Demirel, "Bu bir demokrasi ayıbıdır. Bugün bir çok Avrupa ülkesinde yıllardır uygulanan, belli bir ikamet süresi sonrasında herkesin elde ettiği yerel seçim hakkı, Almanya`da da uygulanmalıdır. Avrupa Birliği vatandaşı olmayan, ancak daimi ikametleri Almanya olan insanların da yerel yönetimlerde alınan kararlarda, bir çok Avrupa Birliği ülkesinde olduğu gibi, söz hakkı olması gerekir. Burada birinci ve ikinci sınıf vatandaşlık şeklinde bir ayrımcılık kabul edilemez’ dedi.

Almanya’da yaşayan 4 milyonun üzerinde göçmenin  yerel seçimlerde oy kullanamadığına dikkati çeken Demirel, ‚’Bu kitlenin en temel siyasal katılım hakkından mahrum bırakılması ne demokrasi ilkeleriyle ne de sıkça sözü edilen entegrasyon hedefiyle bağdaşmıyor. Yerel seçimlere katılım hakkı, Almanya’da yaşayan göçmenlerin entgerasyonu bağlamında da büyük önem taşımaktadı’ şeklinde açıklamada bulundu.

Demirel, açıklamasında şunlara yer verdi: ‚’Başarılı entegrasyonun temelinde katılım, ve hakların tanınması yatmaktadır. Demokrasinin temel haklarından başında seçme ve seçilme hakkı gelir. Bugün çok kültürlülük ve çok dillilik gerek ekonomik anlamda gerek se sosyal anlamda bir zenginliktir. Toplumda uyum, esitlilik ve barış içinde yaşamanın temel kuralı, herkesin eşit haklara ve eşit şansa sahip olmasıyla gerçekleşebilir.

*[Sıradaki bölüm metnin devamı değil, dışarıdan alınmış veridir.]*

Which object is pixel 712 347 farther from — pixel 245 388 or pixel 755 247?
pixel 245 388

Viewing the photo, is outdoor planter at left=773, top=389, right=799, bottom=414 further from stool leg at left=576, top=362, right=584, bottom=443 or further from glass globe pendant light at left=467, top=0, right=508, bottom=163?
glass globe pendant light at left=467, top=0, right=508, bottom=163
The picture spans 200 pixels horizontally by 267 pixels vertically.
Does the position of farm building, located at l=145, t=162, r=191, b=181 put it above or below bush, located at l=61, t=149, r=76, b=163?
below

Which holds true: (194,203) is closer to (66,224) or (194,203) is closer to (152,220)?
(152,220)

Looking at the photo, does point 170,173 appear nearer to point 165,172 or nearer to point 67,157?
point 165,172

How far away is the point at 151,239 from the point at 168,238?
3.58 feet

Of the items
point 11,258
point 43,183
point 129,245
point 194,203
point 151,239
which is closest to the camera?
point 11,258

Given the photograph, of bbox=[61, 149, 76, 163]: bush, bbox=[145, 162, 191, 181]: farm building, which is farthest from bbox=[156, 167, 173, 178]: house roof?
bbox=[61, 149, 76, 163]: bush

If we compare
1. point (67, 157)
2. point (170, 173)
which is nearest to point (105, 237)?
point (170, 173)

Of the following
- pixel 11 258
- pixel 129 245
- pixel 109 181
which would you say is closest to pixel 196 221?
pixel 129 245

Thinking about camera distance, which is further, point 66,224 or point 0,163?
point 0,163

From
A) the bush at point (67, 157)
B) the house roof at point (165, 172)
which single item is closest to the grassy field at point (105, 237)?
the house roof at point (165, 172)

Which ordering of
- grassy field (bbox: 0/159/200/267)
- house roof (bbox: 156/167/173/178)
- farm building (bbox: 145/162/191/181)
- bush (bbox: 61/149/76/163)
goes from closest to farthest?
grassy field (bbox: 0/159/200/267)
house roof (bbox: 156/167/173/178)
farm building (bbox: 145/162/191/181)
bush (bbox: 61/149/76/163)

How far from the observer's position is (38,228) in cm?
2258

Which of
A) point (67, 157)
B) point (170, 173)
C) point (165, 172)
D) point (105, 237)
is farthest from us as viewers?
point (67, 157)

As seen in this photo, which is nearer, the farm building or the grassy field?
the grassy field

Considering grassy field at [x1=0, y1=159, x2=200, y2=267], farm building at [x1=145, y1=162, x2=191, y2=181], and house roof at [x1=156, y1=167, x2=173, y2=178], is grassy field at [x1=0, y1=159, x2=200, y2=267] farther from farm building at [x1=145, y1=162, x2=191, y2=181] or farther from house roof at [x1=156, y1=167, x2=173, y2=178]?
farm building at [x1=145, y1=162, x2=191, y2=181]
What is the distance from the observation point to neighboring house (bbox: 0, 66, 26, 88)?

Bu yüzden de demokrasinin gereği olan katılımcılık ve karar alma aşamalarında, özellikle insanların kendi yaşadıkları bölgelerde söz sahibi ve oy kullanma hakkına sahip olmaları gerekmektedir. Üçüncü ülke vatandaşlarına yerel seçimlere katılım hakkı tanınmadığı sürece toplumumuzun kayda değer bir bölümü demokratik ve siyasal süreçlerden dışlanmış olacaklardır. Dolayısıyla göçmen popülasyonu yoğun olan bölgelerde demokrasi boşluğu oluşmaktadır. Çoğunluğun iradesi azınlığa dönüştürülmekte, gözardı edilmektedir’’

 

 

Demirel, açıklamasını şöyle tamamladı: ‚’1992 yılında Maastricht Anlaşması ile tüm AB vatandaşlarına yerel seçimlere katılım hakkını tanınmıştır. O tarihten bu yana sürekli ikameti Almanya’da bulunan tüm AB vatandaşları yerel düzeyde seçme ve seçilme hakkına sahipler. Edinilen deneyimler bu kararın ne kadar yerinde olduğunu gösteriyor."